Start Data to process

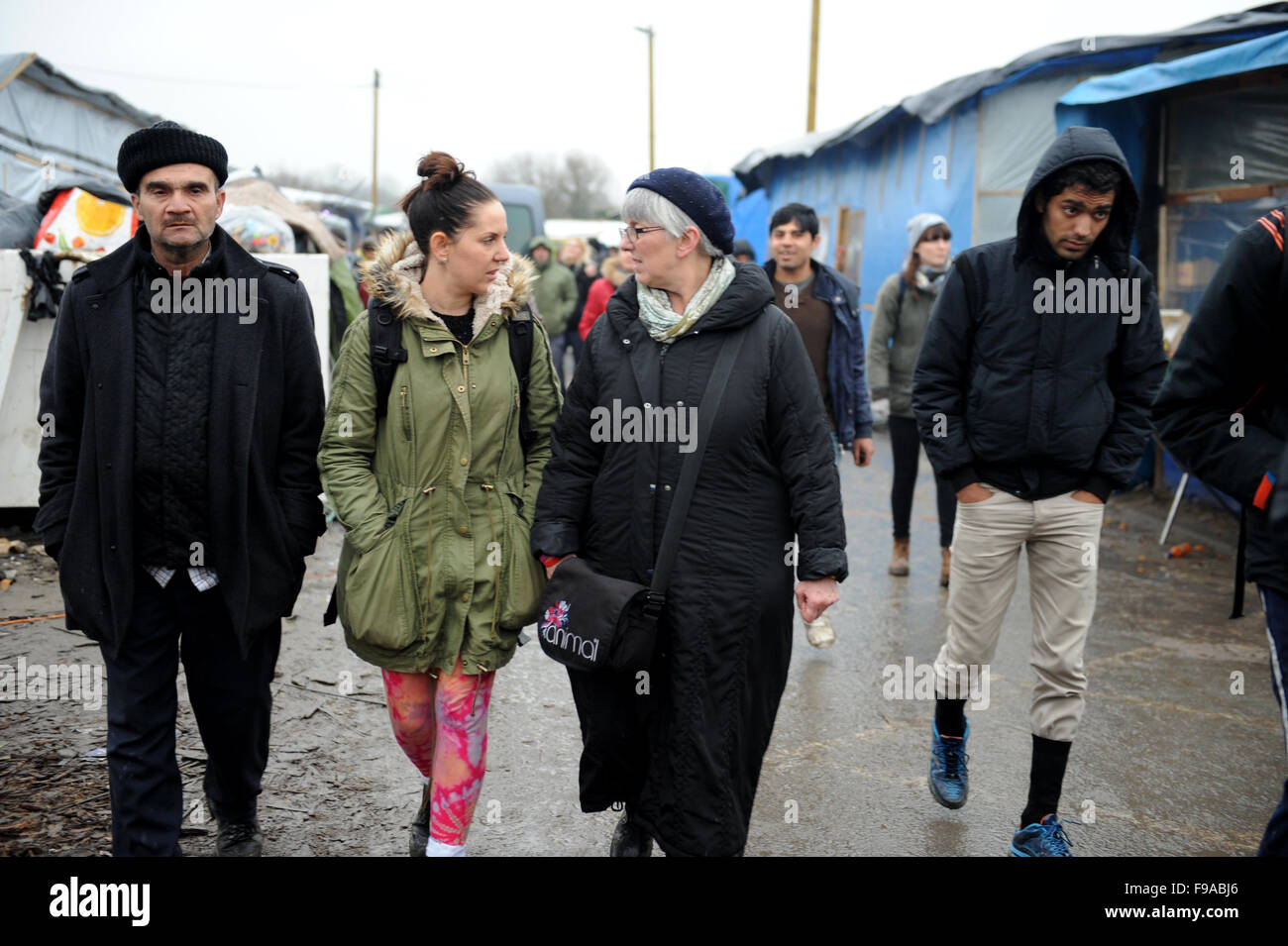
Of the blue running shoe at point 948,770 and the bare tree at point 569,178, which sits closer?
the blue running shoe at point 948,770

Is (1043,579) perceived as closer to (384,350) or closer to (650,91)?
(384,350)

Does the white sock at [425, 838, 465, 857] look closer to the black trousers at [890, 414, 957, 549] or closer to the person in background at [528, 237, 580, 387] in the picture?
the black trousers at [890, 414, 957, 549]

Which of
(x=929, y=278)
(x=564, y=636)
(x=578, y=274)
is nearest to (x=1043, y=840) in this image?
A: (x=564, y=636)

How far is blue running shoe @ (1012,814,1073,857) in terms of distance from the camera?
3.46m

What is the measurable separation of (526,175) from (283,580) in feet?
228

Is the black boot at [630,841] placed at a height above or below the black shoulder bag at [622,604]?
below

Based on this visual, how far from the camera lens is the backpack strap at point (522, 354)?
3.27 meters

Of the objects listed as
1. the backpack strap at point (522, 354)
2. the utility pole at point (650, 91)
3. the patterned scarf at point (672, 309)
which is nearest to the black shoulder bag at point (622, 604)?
the patterned scarf at point (672, 309)

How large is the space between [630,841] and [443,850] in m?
0.56

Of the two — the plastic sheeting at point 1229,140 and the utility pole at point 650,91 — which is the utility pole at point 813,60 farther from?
the utility pole at point 650,91

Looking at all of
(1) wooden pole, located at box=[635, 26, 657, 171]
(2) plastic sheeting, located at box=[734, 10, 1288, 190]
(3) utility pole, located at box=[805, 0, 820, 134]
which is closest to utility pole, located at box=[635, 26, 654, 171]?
(1) wooden pole, located at box=[635, 26, 657, 171]

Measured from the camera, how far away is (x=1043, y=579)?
3.71 meters

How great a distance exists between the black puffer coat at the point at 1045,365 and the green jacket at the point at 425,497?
1.47 m

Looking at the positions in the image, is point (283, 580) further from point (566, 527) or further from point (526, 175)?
point (526, 175)
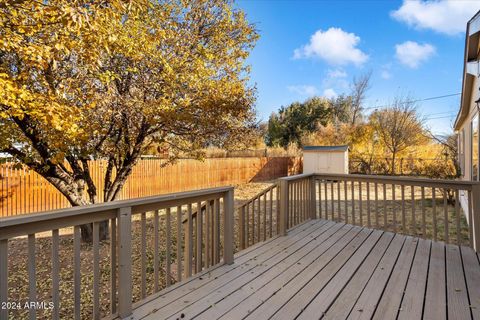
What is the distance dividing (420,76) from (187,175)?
1693 cm

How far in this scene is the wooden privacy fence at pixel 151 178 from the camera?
6.65 meters

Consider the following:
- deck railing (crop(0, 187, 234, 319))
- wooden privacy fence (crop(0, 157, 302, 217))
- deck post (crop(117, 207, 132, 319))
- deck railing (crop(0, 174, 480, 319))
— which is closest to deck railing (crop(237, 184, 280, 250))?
deck railing (crop(0, 174, 480, 319))

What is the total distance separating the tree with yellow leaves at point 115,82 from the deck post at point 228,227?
2011 mm

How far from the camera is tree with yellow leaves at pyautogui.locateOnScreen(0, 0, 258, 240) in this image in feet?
9.83

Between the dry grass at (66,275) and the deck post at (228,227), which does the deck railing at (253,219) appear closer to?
the deck post at (228,227)

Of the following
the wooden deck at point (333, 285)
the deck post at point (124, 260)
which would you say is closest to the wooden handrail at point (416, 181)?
the wooden deck at point (333, 285)

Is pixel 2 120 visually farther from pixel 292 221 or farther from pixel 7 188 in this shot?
pixel 292 221

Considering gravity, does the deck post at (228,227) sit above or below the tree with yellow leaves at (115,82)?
below

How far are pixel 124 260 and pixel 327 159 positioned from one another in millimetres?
14329

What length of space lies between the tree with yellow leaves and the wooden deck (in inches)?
102

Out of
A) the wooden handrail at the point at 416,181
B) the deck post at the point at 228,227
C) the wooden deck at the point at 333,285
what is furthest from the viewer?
the wooden handrail at the point at 416,181

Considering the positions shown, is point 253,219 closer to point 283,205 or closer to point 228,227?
point 283,205

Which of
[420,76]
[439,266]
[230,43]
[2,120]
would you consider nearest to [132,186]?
[2,120]

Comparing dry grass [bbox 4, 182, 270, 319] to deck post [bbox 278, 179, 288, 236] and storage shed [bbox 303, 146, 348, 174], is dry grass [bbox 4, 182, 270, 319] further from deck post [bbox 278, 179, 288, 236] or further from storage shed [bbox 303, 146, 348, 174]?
storage shed [bbox 303, 146, 348, 174]
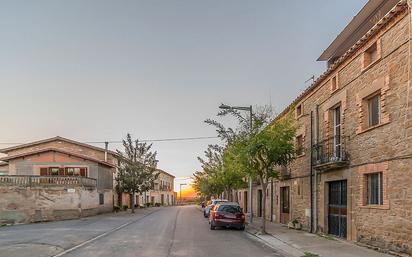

End Data to process

### Problem description
Please copy every entry above word for word, leaving out the pictures.

### Solution
Of the blue running shoe at point 948,770 and the bare tree at point 569,178, which sits closer?
the blue running shoe at point 948,770

Is (1043,579) perceived as closer to (384,350) or closer to (650,91)?
(384,350)

Does the white sock at [425, 838, 465, 857] look closer to the black trousers at [890, 414, 957, 549] or closer to the person in background at [528, 237, 580, 387] in the picture?
the black trousers at [890, 414, 957, 549]

Which of
(x=929, y=278)
(x=564, y=636)
(x=578, y=274)
is nearest to (x=1043, y=840) in this image?
A: (x=564, y=636)

How far is blue running shoe @ (1012,814,1073,857) in terms of distance from the camera?
3.46m

What is the measurable separation of (526,175) from (283,580) in feet?
228

Is the black boot at [630,841] placed at a height above or below the black shoulder bag at [622,604]?
below

Based on this visual, how far from the camera lens is the backpack strap at point (522, 354)?
3.27 meters

Of the objects listed as
1. the backpack strap at point (522, 354)
2. the utility pole at point (650, 91)
3. the patterned scarf at point (672, 309)
which is nearest to the black shoulder bag at point (622, 604)?
the patterned scarf at point (672, 309)

How large is the space between [630,841] and [443,850] in m?
0.56

Of the two — the plastic sheeting at point 1229,140 and the utility pole at point 650,91 — which is the utility pole at point 813,60 farther from?
the utility pole at point 650,91

Looking at all of
(1) wooden pole, located at box=[635, 26, 657, 171]
(2) plastic sheeting, located at box=[734, 10, 1288, 190]
(3) utility pole, located at box=[805, 0, 820, 134]
which is closest to utility pole, located at box=[635, 26, 654, 171]?
(1) wooden pole, located at box=[635, 26, 657, 171]

Measured from the camera, how far away is (x=1043, y=579)?
3.71 meters

How great a distance exists between the black puffer coat at the point at 1045,365 and the green jacket at the point at 425,497?
1.47 m

Looking at the positions in the image, is point (283, 580) further from point (566, 527) or further from point (526, 175)?
point (526, 175)
What is the distance dividing (420,76) from (187,175)?
1693 cm

How far in this scene is the wooden privacy fence at pixel 151 178 from the camera?
6.65 meters

Consider the following:
- deck railing (crop(0, 187, 234, 319))
- wooden privacy fence (crop(0, 157, 302, 217))
- deck post (crop(117, 207, 132, 319))
- deck railing (crop(0, 174, 480, 319))
— which is closest to deck railing (crop(237, 184, 280, 250))?
deck railing (crop(0, 174, 480, 319))

What is the total distance separating the tree with yellow leaves at point 115,82 from the deck post at point 228,227?
2011 mm

How far from the camera is tree with yellow leaves at pyautogui.locateOnScreen(0, 0, 258, 240) in this image in feet?
9.83

Between the dry grass at (66,275) and the deck post at (228,227), which does the deck railing at (253,219) appear closer to?
the deck post at (228,227)

Of the following
the wooden deck at point (333, 285)
the deck post at point (124, 260)
which would you say is closest to the wooden handrail at point (416, 181)?
the wooden deck at point (333, 285)

Is pixel 2 120 visually farther from pixel 292 221 or farther from pixel 7 188 in this shot?
pixel 292 221

Considering gravity, does the deck post at (228,227) sit above or below the tree with yellow leaves at (115,82)?
below

How far are pixel 124 260 and pixel 327 159 positioned from one another in millimetres?
14329

What length of space lies between the tree with yellow leaves and the wooden deck (in inches)?
102

Out of
A) the wooden handrail at the point at 416,181
B) the deck post at the point at 228,227
C) the wooden deck at the point at 333,285
what is furthest from the viewer?
the wooden handrail at the point at 416,181

Considering the positions shown, is point 253,219 closer to point 283,205 or closer to point 228,227?
point 283,205

Which of
[420,76]
[439,266]
[230,43]
[2,120]
would you consider nearest to [132,186]?
[2,120]

Comparing dry grass [bbox 4, 182, 270, 319] to deck post [bbox 278, 179, 288, 236] and storage shed [bbox 303, 146, 348, 174], is dry grass [bbox 4, 182, 270, 319] further from deck post [bbox 278, 179, 288, 236] or further from storage shed [bbox 303, 146, 348, 174]?
storage shed [bbox 303, 146, 348, 174]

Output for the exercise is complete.